Carole Vaughn sits with Johnathan Kincaid, the latest Clara B. Farlow Foundation for Children recipient.

By Morgan Wall
The Mount Airy News

Since its inception in the spring of 2009, the Clara B. Farlow Foundation for Children of Surry County has helped eight children receive treatment for physical or mental challenges or illnesses.

Johnathan Kincaid is the latest recipient of aid from the foundation started by Carole Farlow Vaughn and her husband. The 2-year-old underwent a procedure known as Ankyloglossia this fall to clip the skin flap under his tongue. Because Kincaid is so young, the family’s insurance would not pay for the procedure.

“We had a couple recommendations for the surgery to be done but the insurance wouldn’t pay for it at his age. We went through Early Childhood Development and they pointed us in the foundation’s direction,” said Brandy Canterbury, Johnathan’s mother. “We applied and luckily they were able to help us. We’re very grateful for that.”

Because the skin flap was holding down more of Johnathan’s tongue than normal it was causing delays in his speech development. If left untreated, the delays in development would have become more extensive.

“It was a very frustrating time for him and for us for him not to be able to communicate,” said Canterbury. “Since the surgery he’s saying a lot more words and is learning more every day.”

Brandy Canterbury and Ben Kincaid are grateful to the Clara B. Farlow Foundation for Children for helping their son Johnathan get needed surgery.

The surgery itself was an outpatient procedure lasting only about 45 minutes. However, it involved a number of people including an ear, nose and throat doctor, an anesthesiologist and use of a hospital room.

“I was really worried about his recovery but as soon as he woke up he started drinking and not long after that he ate breakfast. His recovery was almost instant,” said Canterbury.

Vaughn has kept up with the family through the entire process, making sure they have what they need.

“With each application it takes some leg work and some research on my part. I try to get as much of the cost information up front as I can so I know what we can do,” she said. “Each application is decided upon individually because all of the cases are different.”

This particular family received more than they bargained for when Vaughn discovered they had some additional needs around their home. She was able to work with Chuck Hall of Steam World Inc. and Brad Coalson of Foothills Flooring Inc., both of whom donated their services to replace the home’s carpeting and have the furniture cleaned.
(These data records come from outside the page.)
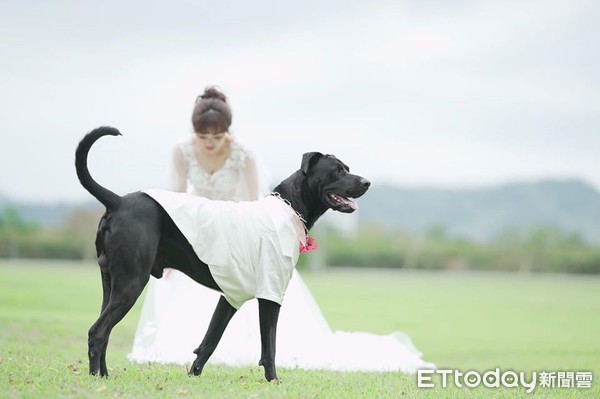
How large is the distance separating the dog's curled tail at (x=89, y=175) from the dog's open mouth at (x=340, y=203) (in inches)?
64.4

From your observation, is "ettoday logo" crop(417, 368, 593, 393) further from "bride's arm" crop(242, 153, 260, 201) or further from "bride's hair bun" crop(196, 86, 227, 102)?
"bride's hair bun" crop(196, 86, 227, 102)

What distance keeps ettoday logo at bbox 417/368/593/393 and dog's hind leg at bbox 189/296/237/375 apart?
164 centimetres

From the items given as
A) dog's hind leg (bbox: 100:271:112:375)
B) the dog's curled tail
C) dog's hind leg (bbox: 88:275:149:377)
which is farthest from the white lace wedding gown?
the dog's curled tail

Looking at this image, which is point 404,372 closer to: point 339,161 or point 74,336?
point 339,161

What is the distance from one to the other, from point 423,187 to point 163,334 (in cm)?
16926

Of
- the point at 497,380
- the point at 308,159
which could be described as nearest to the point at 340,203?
the point at 308,159

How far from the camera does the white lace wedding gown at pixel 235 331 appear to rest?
7.80 m

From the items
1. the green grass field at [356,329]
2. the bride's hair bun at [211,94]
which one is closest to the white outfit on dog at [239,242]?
the green grass field at [356,329]

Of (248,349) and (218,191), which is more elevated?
(218,191)

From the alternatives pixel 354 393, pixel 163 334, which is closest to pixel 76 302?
pixel 163 334

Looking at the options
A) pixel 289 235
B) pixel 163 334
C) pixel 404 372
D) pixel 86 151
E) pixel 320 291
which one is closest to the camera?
pixel 86 151

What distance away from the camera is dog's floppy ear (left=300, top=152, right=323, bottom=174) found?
6.15 metres

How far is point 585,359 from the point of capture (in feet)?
36.6

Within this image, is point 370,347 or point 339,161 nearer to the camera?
point 339,161
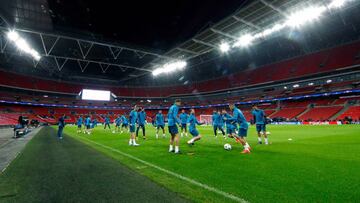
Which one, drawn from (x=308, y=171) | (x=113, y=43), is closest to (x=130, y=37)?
(x=113, y=43)

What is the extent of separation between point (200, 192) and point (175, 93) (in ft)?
237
The foundation is named for Vaughn’s aunt, Clara Barton Farlow, an educator from the Guilford College community who made it her mission to write letters to her former students and others while they were serving in World War II. According to Vaughn, Farlow had a great love for children, a passion she and her husband also share.

“I think there’s always been a need there. I think sometimes children fall through the cracks,” said Vaughn. “My husband and I have always had a great love for children. The foundation is named after my Aunt Clara who had a big love for children as well. She didn’t have any of her own so she said all children were hers. It was meaningful for us to help children locally in Surry County and not get ahead of ourselves.”

The foundation can provide assistance to Surry County children under the age of 18 with a serious physical and/or mental illness who meet the foundation’s financial requirements. Treatments that could be covered by the foundation include doctor’s services, hospital confinement, surgical care, laboratory tests, X-rays, orthopedic appliances, medical equipment, medical consultations, medical treatment, psychiatric counseling and physical therapy.